Tennyson’s Lady Godiva 1842 #5 An however reading

So, I think this finishes off Tennyson for now.

The frames include the fact that Tennyson is in explicit control of the material: he tells the story, and keeps his distance. (A thing some of his earlier critics took him to task for.)

and there I shaped
The city’s ancient legend into this

The actions he described are completed, something “ancient”, existing in a past where miracles happened in a way they don’t in the present. Besides, he’s not telling us a factual story. “Ancient legend” explicitly undermines any truth claim the tale might have and once more invites us to see this on the level of a story about monsters or heroes. A story about Lady Bloggs, who rode naked round the streets of London in 1840, to help the poor of the city, would be unbelievable. Just as we're not invited to consider the long term consequences, we’re not invited to consider the reality of a real woman riding naked in a real city in the West Midlands of England.

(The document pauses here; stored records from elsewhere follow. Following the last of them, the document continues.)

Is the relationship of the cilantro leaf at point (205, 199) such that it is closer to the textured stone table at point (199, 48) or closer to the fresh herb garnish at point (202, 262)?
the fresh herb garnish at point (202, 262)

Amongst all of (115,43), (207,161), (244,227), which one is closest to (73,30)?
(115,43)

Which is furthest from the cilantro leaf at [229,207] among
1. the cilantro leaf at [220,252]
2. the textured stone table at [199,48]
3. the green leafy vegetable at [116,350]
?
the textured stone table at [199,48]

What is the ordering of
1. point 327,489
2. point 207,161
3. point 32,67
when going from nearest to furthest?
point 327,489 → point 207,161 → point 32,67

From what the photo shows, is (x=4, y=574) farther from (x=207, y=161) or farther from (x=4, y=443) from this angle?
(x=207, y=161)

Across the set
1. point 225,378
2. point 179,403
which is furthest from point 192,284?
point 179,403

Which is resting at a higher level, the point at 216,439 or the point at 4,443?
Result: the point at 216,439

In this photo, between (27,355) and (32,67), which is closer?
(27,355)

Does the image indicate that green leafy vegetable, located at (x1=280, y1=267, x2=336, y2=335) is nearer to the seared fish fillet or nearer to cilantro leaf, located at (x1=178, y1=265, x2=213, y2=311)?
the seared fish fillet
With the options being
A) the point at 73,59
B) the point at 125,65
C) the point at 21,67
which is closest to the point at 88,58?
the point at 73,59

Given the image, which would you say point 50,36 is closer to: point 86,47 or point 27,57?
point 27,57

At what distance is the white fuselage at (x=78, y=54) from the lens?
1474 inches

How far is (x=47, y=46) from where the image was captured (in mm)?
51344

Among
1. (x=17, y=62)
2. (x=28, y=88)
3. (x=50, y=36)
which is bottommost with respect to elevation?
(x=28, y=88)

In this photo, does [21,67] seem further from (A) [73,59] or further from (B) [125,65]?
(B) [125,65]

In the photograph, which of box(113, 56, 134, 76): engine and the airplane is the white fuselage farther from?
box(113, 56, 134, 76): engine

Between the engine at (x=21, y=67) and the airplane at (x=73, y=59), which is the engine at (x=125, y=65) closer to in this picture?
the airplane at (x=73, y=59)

Within the poem there are other frames to contain the action. Spatial: She rides to the gate, and returns. Temporal: She knows she must be back by Midday.
Above all, she steps out and uncovers herself, with her husband’s express permission, painfully aware of the shame she risks in her actions, and at the end of the ride she hurries back:

but even then she gain’d
Her bower; whence reissuing, robed and crown’d,
To meet her lord, she took the tax away,
And built herself an everlasting name

She removes the signs of her status as married woman but she rides out and back, she gets to the gate and turns, and turns within a set time limit. Her position hasn’t been changed, she has merely been allowed to do this thing. Any real power here is Leofric’s: he sets the terms of her actions, even though he does it negatively, and gives permission to her to transgress social and cultural norms of behaviour, for a limited time. She exposes to the world what is his; her body, she makes public what language describes as private. But she is trapped. She finishes off robed and crowned, the earl’s golden eagles presumably back round her waist. as she began, wearing the signs of her husband’s ownership; a feme coverte. Her act of individually has been sanctioned and contained: the commonplace of “her lord” casually reinforces her position in the feudal hierarchy of their marriage, and the fact that Tennyson tells us nothing about Leofric’s reaction suggests he is unchanged by it all. If Lady G is an icon, she is an icon of subservient action. Sanctioned rebellion is no real rebellion at all.